* Given problem
How many of the lines below contain the string "there"? Treat uppercase and lowercase as different, and reply with the number alone.

# start of Material for this exercise

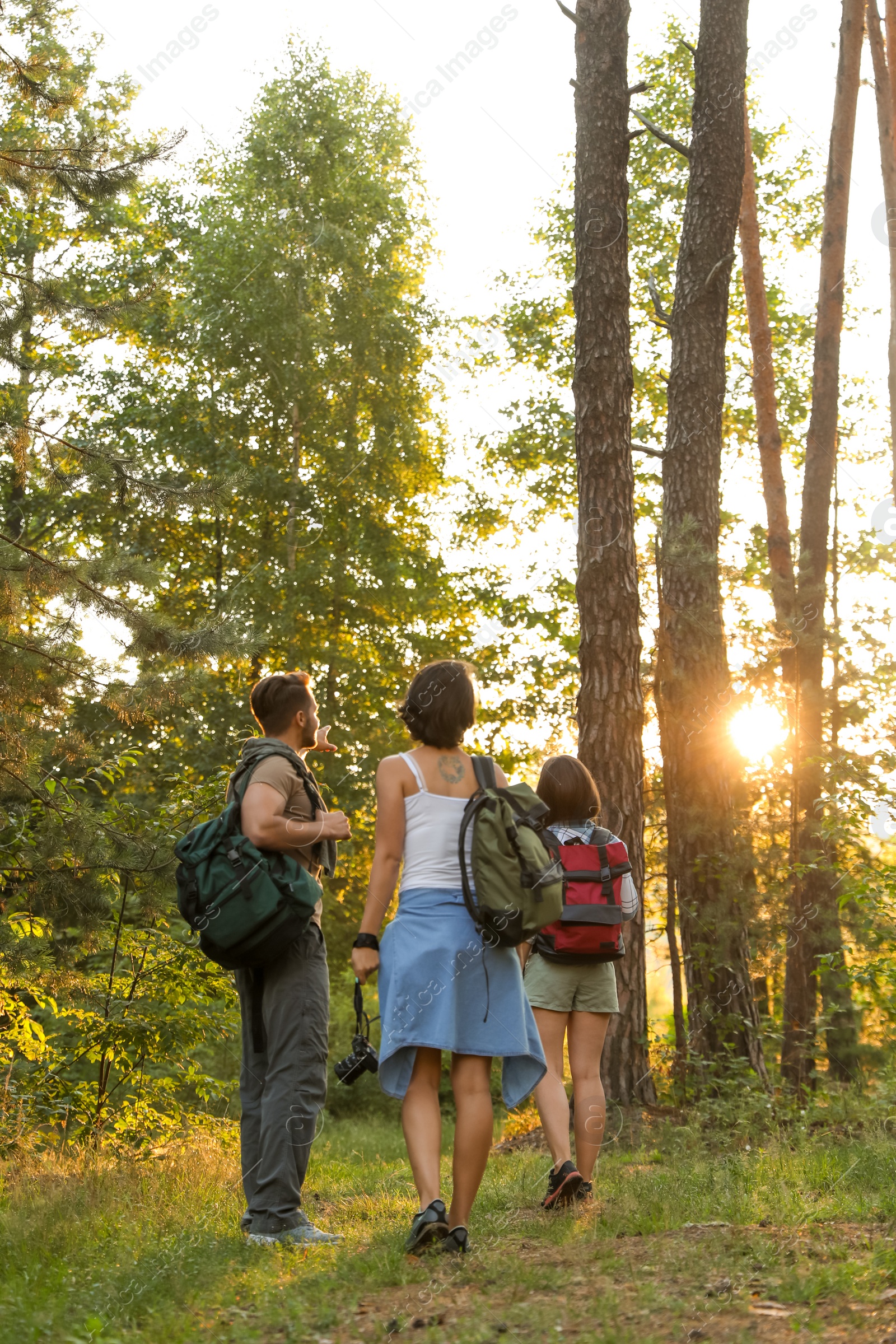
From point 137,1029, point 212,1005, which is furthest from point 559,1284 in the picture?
point 212,1005

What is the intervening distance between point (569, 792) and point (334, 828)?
1278 mm

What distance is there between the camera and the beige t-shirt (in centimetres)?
435

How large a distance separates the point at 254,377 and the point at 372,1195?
1691cm

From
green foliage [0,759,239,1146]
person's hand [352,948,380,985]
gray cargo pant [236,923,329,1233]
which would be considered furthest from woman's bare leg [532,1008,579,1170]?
green foliage [0,759,239,1146]

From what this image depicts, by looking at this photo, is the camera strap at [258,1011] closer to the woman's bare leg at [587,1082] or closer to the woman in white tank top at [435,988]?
the woman in white tank top at [435,988]

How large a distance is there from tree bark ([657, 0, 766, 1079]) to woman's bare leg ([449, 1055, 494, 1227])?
537 cm

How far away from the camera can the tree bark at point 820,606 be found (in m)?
11.6

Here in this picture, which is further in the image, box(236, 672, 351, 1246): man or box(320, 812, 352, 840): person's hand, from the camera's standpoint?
box(320, 812, 352, 840): person's hand

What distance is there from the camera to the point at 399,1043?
3.90 metres

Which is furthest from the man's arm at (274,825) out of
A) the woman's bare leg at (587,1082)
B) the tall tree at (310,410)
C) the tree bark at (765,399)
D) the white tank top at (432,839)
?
the tall tree at (310,410)

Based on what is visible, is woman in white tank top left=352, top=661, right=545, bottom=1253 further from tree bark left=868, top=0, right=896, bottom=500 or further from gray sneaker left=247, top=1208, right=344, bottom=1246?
tree bark left=868, top=0, right=896, bottom=500

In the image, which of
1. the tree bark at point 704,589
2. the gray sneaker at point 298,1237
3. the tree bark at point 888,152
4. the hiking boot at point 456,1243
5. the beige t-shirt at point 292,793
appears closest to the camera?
the hiking boot at point 456,1243

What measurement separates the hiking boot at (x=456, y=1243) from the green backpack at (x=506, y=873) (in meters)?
0.92

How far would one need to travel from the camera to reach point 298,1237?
13.5ft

# end of Material for this exercise

* Exercise answer
3